Although most of the world still buys motorcycles as the only form of motorised commuting they can afford, nobody buys a BMW Motorrad because cars are priced out of their ballpark. The motorcycles that Motorrad builds are largely aimed at enthusiasts who treasure the unfiltered connection between man and machine that only riding delivers, and the last thing they want is an electronic nanny holding onto the reins.

Honda’s self-balancing motorcycle might have some useful applications, particularly when crawling through a traffic deadlock at 6 in the morning in desperate search of an espresso shot to get your brain – and sense of balance – working again, but for a motorcycle to take care of all the riding on the road is answering a question nobody asked.

That being said, BMW Motorrad aren’t fools and claim that the self-riding bike is only a demonstrator with no intent for it to be used as a jumping point towards a fully independent motorcycle. Instead, the motorcycle will be used as a test bed to better understand rider dynamics and develop appropriate safety systems that will be able to detect hazards early on.

While they do have the rider’s best interest in mind, the autonomous technology is still going to crash headlong into that second problem of autonomous vehicles, just how do you make it profitable?
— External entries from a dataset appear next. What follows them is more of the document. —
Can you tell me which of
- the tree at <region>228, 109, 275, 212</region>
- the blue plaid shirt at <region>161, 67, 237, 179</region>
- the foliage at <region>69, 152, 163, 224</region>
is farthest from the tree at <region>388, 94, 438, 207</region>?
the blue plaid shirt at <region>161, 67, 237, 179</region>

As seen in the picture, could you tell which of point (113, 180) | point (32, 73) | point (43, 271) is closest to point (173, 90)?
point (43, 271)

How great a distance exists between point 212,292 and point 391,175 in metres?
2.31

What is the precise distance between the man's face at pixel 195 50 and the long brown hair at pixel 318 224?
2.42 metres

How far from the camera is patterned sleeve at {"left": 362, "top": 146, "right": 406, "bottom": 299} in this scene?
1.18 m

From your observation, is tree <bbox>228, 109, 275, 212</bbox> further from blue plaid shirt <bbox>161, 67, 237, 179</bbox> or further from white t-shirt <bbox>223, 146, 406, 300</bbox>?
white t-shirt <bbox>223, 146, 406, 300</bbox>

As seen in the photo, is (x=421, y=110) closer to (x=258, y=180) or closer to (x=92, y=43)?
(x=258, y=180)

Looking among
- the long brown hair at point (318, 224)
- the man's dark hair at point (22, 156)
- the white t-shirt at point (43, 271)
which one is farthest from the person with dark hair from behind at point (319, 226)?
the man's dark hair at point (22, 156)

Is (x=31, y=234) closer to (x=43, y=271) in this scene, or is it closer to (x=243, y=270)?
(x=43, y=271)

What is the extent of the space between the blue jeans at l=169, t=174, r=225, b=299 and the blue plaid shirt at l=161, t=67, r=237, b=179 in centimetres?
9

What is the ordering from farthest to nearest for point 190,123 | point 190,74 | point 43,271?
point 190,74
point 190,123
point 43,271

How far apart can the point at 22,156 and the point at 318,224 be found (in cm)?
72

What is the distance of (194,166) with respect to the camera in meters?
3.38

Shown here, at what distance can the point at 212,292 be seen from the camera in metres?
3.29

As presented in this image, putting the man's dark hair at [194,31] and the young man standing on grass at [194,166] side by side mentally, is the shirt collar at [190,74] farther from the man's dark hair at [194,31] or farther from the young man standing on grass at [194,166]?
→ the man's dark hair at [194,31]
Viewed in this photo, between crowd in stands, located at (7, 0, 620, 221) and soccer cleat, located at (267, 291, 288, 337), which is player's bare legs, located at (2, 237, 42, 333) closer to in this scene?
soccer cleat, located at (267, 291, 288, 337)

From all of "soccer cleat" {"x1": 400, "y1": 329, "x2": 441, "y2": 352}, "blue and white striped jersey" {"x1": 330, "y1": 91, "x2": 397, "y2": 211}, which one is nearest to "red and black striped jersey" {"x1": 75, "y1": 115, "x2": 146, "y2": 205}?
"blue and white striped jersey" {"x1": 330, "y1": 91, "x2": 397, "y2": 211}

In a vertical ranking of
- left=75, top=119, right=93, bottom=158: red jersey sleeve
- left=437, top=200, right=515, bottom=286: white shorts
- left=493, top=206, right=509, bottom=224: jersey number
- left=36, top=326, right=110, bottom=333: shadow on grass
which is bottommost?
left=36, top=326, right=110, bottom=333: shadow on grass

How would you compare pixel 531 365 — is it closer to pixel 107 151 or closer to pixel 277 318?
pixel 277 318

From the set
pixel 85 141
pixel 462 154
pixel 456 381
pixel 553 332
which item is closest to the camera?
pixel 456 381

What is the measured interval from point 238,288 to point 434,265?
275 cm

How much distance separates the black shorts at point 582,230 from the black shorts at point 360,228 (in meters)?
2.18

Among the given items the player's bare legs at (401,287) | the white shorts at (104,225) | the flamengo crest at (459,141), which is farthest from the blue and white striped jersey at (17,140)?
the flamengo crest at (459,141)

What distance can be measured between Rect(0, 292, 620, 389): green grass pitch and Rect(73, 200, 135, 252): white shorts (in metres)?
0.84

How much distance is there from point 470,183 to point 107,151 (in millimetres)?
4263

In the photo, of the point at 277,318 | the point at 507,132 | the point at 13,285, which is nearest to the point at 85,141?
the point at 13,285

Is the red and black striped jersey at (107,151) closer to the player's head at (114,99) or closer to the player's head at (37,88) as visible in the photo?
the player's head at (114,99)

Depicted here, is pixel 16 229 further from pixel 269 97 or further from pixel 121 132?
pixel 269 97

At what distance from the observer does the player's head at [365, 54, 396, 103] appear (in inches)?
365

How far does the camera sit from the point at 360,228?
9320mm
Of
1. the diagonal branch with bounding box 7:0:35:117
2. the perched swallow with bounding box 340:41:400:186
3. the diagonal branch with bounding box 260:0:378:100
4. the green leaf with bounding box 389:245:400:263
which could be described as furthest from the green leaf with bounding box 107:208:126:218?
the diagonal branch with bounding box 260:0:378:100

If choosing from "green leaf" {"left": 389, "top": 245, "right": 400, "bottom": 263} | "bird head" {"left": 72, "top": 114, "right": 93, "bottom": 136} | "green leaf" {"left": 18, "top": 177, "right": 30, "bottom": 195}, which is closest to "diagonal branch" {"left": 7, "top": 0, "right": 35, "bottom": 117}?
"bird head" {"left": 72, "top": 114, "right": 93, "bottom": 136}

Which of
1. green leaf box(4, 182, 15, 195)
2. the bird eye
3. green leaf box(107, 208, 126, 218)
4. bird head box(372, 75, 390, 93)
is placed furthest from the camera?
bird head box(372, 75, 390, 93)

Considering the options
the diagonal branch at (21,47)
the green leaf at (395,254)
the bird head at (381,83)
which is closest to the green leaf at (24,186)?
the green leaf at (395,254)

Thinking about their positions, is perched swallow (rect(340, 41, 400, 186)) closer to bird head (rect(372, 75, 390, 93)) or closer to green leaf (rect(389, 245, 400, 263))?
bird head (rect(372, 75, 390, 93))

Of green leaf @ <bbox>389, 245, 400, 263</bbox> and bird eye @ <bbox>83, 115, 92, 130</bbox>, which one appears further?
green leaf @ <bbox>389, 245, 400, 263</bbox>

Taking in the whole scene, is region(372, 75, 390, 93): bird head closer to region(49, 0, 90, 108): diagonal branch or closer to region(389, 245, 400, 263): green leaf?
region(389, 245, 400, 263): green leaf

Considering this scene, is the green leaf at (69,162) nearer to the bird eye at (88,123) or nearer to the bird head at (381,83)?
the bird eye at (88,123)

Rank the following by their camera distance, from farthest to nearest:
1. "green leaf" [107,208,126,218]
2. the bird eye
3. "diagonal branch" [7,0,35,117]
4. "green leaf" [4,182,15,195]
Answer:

As the motorcycle market is continuously being pressured by the growing availability of cheap cars and rising insurance premiums, the last thing the market needs are costly over-complicated machines that remove riders from the three things that turned them to motorcycles in the first place, simplification, involvement, and affordability.

Much like how the rush towards autonomous technology is drawing carmakers inexorably towards the end of private car ownership – and subsequently becoming the architects of their own doom – bringing autonomous technology to the motorcycle market might excite investors while driving the market towards a dubious future. But as we have learnt from the stock market rushes of history, sometimes we are only looking to believe in the fool’s gold.